BAFFYMETRIX procedure

Estimates expression values from an Affymetrix CED and CDF file, PC Windows only (D.B. Baird).


Options

METHOD = string
Method for calculating probe expression values (mas4, mas5, rma, rma2); default rma

TRANSFORMATION = string
How to transform the data (log2, none); default none when METHOD=mas4, otherwise log2


Parameters

CELFILES = texts
Affymetrix CEL files

CDFFILE = texts
Associated CDF file

GSHFILE = texts
GenStat spreadsheet file containing the estimated expression values, together with the associated slide and probe information


Description

BAFFYMETRIX estimates expression values for Affymetrix data. It operates in a "batch" mode, in which each set of CEL files and associated CDF file are loaded into the server, and processed automatically to generate a summary spreadsheet containing the estimates together with the associated slide and probe information.

   The METHOD option selects the method to use to summarize over the PM and MM pairs, with settings:

    rma
Robust Means Analysis model - the probe level model introduced by Irizarry et al. (2003) which only uses PM information and transforms the values based on a kernel density estimate of the PM distribution;

    rma2
Robust Means Analysis 2 - an adaptation of RMA algorithm which fits the kernel density to a truncated distribution of the PM values, with the truncation point based on an initial kernel density estimate;

    mas4
Affymetrix Version 4 - the AvDiff algorithm introduced in the Affymetrix version 4 software; and

    mas5
Affymetrix Version 5 - the Tukey biweight algorithm introduced in the Affymetrix version 5 software.

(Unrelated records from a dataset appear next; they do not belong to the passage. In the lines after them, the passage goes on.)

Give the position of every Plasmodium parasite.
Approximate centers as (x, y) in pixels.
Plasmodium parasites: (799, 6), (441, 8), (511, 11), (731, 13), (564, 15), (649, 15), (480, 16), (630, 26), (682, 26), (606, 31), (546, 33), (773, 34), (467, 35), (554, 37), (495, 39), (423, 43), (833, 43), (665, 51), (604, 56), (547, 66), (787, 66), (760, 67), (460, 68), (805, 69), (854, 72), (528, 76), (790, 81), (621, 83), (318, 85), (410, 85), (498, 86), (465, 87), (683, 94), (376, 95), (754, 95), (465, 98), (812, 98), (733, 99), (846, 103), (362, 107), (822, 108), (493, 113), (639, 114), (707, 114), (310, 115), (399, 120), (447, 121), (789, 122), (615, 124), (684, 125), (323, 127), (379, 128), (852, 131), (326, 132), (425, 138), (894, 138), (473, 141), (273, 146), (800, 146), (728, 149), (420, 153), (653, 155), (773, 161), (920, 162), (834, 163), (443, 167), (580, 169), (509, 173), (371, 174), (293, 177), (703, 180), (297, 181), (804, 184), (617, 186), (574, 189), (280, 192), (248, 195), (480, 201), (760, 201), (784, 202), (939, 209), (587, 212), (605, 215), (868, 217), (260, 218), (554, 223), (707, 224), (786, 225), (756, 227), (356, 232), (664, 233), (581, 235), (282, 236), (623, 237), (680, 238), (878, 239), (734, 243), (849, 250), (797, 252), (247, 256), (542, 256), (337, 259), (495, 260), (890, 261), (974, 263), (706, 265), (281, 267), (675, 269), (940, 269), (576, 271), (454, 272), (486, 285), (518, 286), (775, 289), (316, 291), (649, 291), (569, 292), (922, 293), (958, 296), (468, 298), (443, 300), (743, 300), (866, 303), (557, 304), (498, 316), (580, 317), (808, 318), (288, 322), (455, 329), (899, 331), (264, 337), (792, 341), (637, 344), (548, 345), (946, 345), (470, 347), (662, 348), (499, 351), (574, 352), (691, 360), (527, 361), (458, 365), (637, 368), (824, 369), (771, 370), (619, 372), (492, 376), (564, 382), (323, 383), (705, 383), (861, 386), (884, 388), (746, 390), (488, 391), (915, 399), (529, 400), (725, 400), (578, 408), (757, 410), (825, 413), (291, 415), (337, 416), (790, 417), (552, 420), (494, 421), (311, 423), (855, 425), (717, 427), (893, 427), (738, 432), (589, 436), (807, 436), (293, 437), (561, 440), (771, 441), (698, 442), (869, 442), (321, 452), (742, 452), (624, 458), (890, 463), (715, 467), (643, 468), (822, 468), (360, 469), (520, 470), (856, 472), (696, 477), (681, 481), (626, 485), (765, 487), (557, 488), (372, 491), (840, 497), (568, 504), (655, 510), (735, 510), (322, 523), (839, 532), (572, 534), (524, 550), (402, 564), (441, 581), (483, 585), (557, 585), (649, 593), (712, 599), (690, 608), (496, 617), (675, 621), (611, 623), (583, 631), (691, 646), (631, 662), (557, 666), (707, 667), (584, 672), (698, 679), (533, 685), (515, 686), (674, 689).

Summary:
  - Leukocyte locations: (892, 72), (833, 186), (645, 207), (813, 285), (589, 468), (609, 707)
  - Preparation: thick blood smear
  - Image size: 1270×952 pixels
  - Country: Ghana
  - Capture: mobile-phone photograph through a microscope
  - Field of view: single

In the Affymetrix MAS 4 and 5 methods, the difference between the signals (PM - MM) is averaged using a robust averaging method. The MAS 4 algorithm uses the AvDiff algorithm which discards the minimum and maximum difference, and any differences greater than 3 standard deviations from the mean. The MAS 5 algorithm uses the Tukey biweight algorithm which reweights the values depending on how far they are from the median, and discards any that are more than 5 times the median absolute distance away. The MAS 5 algorithm also replaces the MM value with a value known as an Ideal Mismatch (IM), which is always less than the PM value.

   The TRANSFORMATION option controls whether the PM and MM values are transformed to logarithms base 2. The default does the transformation only for METHOD = mas5, rma or rma2.

 

Options: METHOD, TRANSFORMATION.

Parameters: CELFILES, CDFFILE, GSHFILE.


Reference

Irizarry, R.A., Hobbs, B., Collin, F., Beazer-Barclay, Y.D., Antonellis, K.J., Scherf, U. & Speed, T.P. (2003). Exploration, normalization, and summaries of high density oligonucleotide array probe level data. Biostatistics, 4, Number 2, 249-264.